■ Data section:
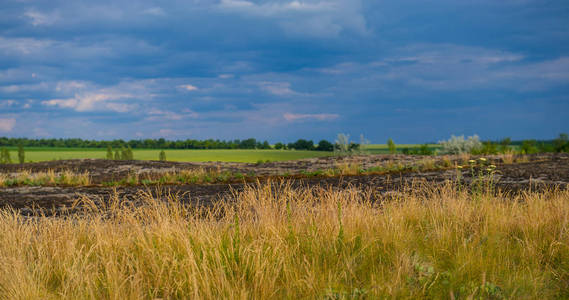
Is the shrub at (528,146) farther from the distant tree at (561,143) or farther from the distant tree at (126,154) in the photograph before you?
the distant tree at (126,154)

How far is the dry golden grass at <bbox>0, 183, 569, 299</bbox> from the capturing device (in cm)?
292

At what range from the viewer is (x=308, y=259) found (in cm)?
347

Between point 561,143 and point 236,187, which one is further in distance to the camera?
point 561,143

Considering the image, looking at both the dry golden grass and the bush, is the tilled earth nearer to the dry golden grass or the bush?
the dry golden grass

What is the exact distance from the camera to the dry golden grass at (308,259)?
2.92 metres

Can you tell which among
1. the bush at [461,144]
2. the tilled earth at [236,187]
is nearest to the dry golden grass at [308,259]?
the tilled earth at [236,187]

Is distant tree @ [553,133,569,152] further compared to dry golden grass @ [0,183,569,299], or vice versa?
Answer: distant tree @ [553,133,569,152]

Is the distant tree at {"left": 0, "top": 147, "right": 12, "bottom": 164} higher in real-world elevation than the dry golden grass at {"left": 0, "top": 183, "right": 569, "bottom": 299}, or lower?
higher

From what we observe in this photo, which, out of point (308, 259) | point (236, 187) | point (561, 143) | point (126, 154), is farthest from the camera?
point (126, 154)

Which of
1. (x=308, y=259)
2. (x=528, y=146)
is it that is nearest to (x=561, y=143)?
(x=528, y=146)

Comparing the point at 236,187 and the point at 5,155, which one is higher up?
the point at 5,155

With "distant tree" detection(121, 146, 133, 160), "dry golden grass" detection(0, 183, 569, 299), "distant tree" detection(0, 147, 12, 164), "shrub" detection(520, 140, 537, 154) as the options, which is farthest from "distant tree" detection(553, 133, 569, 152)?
"distant tree" detection(0, 147, 12, 164)

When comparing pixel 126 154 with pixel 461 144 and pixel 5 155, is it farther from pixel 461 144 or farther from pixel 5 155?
pixel 461 144

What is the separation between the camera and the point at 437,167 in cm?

■ Work required:
Retype the records from their start through the line containing "Answer: distant tree @ [553,133,569,152]", including both ends. Leave the pictures out of your answer.

■ Response for this exercise:
Is the shrub at (528,146) farther from the distant tree at (561,143) or farther from the distant tree at (126,154) in the photograph before you?
the distant tree at (126,154)

How far is the dry golden grass at <bbox>0, 183, 569, 299</bbox> from the capturing device (in cm)?
292

At what range from the viewer is (x=308, y=259) found (in cm)?
347

Between point 561,143 and point 236,187, which one is further in distance to the camera?
point 561,143

Considering the image, looking at both the dry golden grass and the bush, is the tilled earth nearer to the dry golden grass or the bush?
the dry golden grass

What is the exact distance from the camera to the dry golden grass at (308,259)?
2.92 metres

Can you tell which among
1. the bush at [461,144]
2. the tilled earth at [236,187]
is nearest to the dry golden grass at [308,259]?
the tilled earth at [236,187]

Is distant tree @ [553,133,569,152] further compared to dry golden grass @ [0,183,569,299], or vice versa?
Answer: distant tree @ [553,133,569,152]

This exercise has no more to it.